__WHAT THE TASK REQUIRES__
Turn the records, from the start through the line containing "36.6 inches", into a two-column CSV with the columns record_text and answer. Put one row per record, wrap each field in quotes, replace line breaks with spaces, and leave out the pictures.

__DATASET ENTRIES__

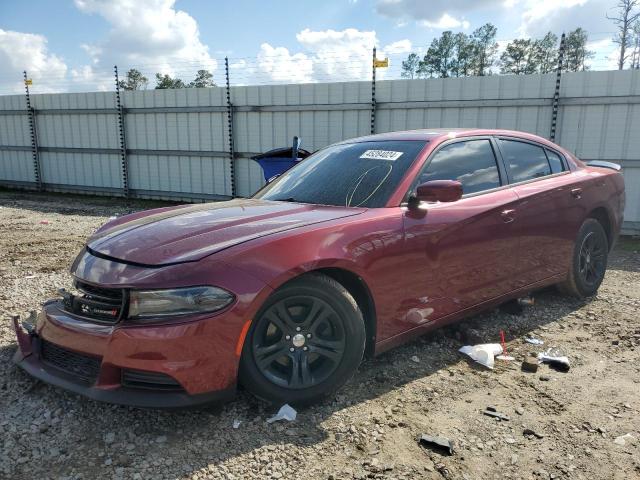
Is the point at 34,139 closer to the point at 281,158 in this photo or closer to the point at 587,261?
the point at 281,158

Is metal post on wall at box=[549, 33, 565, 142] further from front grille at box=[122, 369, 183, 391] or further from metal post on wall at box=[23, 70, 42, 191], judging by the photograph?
metal post on wall at box=[23, 70, 42, 191]

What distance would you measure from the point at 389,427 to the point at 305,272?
36.6 inches

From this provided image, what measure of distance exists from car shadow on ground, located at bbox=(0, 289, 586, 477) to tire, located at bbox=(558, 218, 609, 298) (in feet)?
5.70

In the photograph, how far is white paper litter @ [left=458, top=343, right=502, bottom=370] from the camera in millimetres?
3471

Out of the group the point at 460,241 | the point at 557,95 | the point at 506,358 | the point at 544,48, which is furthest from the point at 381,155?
the point at 544,48

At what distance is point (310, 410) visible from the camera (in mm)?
2842

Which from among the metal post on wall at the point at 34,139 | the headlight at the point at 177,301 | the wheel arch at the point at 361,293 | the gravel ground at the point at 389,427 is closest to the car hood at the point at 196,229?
the headlight at the point at 177,301

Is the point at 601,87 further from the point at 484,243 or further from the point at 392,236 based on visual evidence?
the point at 392,236

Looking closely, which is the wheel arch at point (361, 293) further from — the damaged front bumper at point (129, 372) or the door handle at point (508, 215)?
the door handle at point (508, 215)

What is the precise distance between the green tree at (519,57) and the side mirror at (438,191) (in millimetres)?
47305

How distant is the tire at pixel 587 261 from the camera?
180 inches

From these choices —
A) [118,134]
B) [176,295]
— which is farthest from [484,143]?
[118,134]

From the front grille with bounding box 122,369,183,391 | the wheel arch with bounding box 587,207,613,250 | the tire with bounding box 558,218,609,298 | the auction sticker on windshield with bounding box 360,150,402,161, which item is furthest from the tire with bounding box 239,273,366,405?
the wheel arch with bounding box 587,207,613,250

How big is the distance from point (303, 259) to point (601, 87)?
24.6 feet
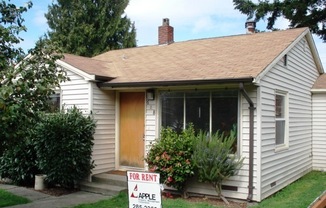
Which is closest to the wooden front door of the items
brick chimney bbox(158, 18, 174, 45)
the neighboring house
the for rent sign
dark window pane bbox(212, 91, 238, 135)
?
the neighboring house

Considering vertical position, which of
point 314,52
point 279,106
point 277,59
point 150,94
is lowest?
point 279,106

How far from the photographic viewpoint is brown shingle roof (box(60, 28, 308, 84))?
8156 millimetres

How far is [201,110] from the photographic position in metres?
8.40

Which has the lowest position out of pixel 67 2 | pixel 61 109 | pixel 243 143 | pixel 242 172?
pixel 242 172

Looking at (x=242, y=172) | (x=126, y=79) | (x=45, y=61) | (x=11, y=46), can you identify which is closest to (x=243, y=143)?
(x=242, y=172)

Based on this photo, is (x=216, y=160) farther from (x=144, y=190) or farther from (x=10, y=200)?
(x=10, y=200)

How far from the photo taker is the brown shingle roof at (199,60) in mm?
8156

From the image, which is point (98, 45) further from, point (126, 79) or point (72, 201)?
point (72, 201)

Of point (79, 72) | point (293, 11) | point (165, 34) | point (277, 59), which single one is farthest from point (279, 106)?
point (293, 11)

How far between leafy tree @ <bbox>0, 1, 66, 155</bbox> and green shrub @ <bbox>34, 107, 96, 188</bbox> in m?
2.63

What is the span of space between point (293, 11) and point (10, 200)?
710 inches

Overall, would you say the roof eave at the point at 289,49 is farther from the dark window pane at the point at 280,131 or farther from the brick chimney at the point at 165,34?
the brick chimney at the point at 165,34

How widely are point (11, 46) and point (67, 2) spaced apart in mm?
23315

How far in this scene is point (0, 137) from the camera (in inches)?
220
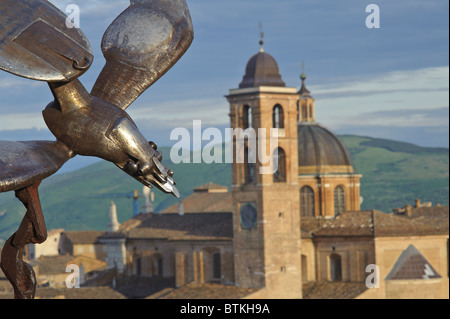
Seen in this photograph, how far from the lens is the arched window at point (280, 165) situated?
5931cm

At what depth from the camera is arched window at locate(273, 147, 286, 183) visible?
59.3 metres

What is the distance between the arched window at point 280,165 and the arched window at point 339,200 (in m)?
6.31

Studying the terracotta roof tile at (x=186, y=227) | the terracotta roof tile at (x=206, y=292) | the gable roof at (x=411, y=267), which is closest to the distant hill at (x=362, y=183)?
the terracotta roof tile at (x=186, y=227)

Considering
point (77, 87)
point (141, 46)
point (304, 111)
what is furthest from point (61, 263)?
point (77, 87)

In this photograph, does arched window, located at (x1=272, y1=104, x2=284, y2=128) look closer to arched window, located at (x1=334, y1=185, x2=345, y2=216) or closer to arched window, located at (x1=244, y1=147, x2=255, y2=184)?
arched window, located at (x1=244, y1=147, x2=255, y2=184)

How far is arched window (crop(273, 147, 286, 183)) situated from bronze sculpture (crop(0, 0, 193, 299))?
175 ft

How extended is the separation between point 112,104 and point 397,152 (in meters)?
180

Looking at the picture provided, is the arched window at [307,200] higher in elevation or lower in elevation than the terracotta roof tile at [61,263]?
higher

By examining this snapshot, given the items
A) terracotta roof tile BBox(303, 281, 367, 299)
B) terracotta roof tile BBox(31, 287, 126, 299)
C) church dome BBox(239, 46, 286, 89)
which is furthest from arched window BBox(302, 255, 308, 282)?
terracotta roof tile BBox(31, 287, 126, 299)

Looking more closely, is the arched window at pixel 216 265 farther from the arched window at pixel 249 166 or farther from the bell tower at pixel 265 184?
the arched window at pixel 249 166

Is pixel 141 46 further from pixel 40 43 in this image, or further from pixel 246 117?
pixel 246 117

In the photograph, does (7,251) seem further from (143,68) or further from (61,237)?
(61,237)
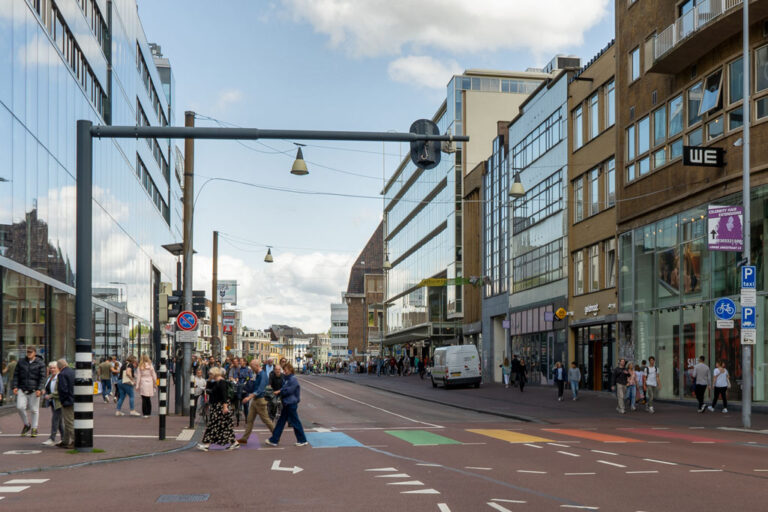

__WRITTEN REPLY__
record_text,answer
"Is the point at 34,139 closer to the point at 281,158 in this photo or closer to the point at 587,261?","the point at 281,158"
"Is metal post on wall at box=[549, 33, 565, 142] further from front grille at box=[122, 369, 183, 391] or further from metal post on wall at box=[23, 70, 42, 191], judging by the photograph?","metal post on wall at box=[23, 70, 42, 191]"
"What distance would you measure from the point at 389,427 to the point at 305,272?","36.6 inches"